_Article_
▼

3.1.2 Free telephone support service during Seller's normal business
hours.
3.1.3 Free access to 24 hour Emergency Hotline Support Services.
3.1.4 New enhancements and upgrades to Licensed Software. Major
enhancements that are priced separately to other Buyers who
purchase similar Software from Seller will be made available
to Buyer at costs charged by Seller to such other customers.
Where Buyer has implemented special changes to existing
programs, the new enhancements may required special
installation work to incorporate the Buyer's special changes.
In such cases, Seller will install the enhancements at buyers
request with special changes incorporated, and charge the fees
based on Seller's current rates.
3.1.5 New versions of computer equipment operating system tapes as
they are made available to Seller from the equipment vendors.
Seller will provide installation instructions for each tape.
3.1.6 Manufacturer/vendor technical notes as they are made available
to Seller. These notes often describe operating system
problems and solutions that the vendor has discovered and
other information of a technical nature that may assist Buyer
to keep the computer equipment operational and operating
system Software at the most current version releases and
functionality.

▲

_Records from a dataset_
▼

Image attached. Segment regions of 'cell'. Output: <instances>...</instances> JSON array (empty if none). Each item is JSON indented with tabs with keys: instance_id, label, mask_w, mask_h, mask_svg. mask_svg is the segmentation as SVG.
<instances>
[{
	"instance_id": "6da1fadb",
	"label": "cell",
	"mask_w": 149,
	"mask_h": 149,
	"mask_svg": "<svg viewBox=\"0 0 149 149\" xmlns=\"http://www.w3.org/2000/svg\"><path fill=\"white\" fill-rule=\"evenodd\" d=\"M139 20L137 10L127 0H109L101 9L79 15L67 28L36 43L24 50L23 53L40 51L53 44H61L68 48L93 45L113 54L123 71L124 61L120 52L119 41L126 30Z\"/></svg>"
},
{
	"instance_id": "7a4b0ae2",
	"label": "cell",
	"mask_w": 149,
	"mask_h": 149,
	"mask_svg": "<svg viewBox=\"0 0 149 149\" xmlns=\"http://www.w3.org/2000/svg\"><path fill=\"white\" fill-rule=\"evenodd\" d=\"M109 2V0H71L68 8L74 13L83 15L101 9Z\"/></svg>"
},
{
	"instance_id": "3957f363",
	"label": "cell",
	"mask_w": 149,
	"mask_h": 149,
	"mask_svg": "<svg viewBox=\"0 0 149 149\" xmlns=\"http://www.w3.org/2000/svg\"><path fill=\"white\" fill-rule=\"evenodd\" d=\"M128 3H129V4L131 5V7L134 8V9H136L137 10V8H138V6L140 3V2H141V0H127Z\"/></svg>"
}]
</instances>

▲

_Problems to work on_
(a) In the software support terms, reproduce verbatim the part that opens with the words containing "3.1.3 Free access" and closes with "the equipment vendors.".
(b) Extend the software support terms past their final sentence, writing the clauses that would come next.

_Task responses_
(a)
3.1.3 Free access to 24 hour Emergency Hotline Support Services.
3.1.4 New enhancements and upgrades to Licensed Software. Major
enhancements that are priced separately to other Buyers who
purchase similar Software from Seller will be made available
to Buyer at costs charged by Seller to such other customers.
Where Buyer has implemented special changes to existing
programs, the new enhancements may required special
installation work to incorporate the Buyer's special changes.
In such cases, Seller will install the enhancements at buyers
request with special changes incorporated, and charge the fees
based on Seller's current rates.
3.1.5 New versions of computer equipment operating system tapes as
they are made available to Seller from the equipment vendors.

(b)
3.1.7 Seller will, from time to time, advise Buyer of new devices,
software programs, or other information that will aid Buyer in
the ongoing utilization of the computer system.
3.1.8 Patches and fixes to the Software as they are made generally
available by Seller.
3.1.9 System efficiency evaluation. Performed and reported as
needed.
3.1.10 Free Software program updates to generate 1099 and T4A forms
for U.S. and Canadian tax reporting.
3.1.11 Repair or correction of Software programming due to special
changes made by Seller at Buyer's request.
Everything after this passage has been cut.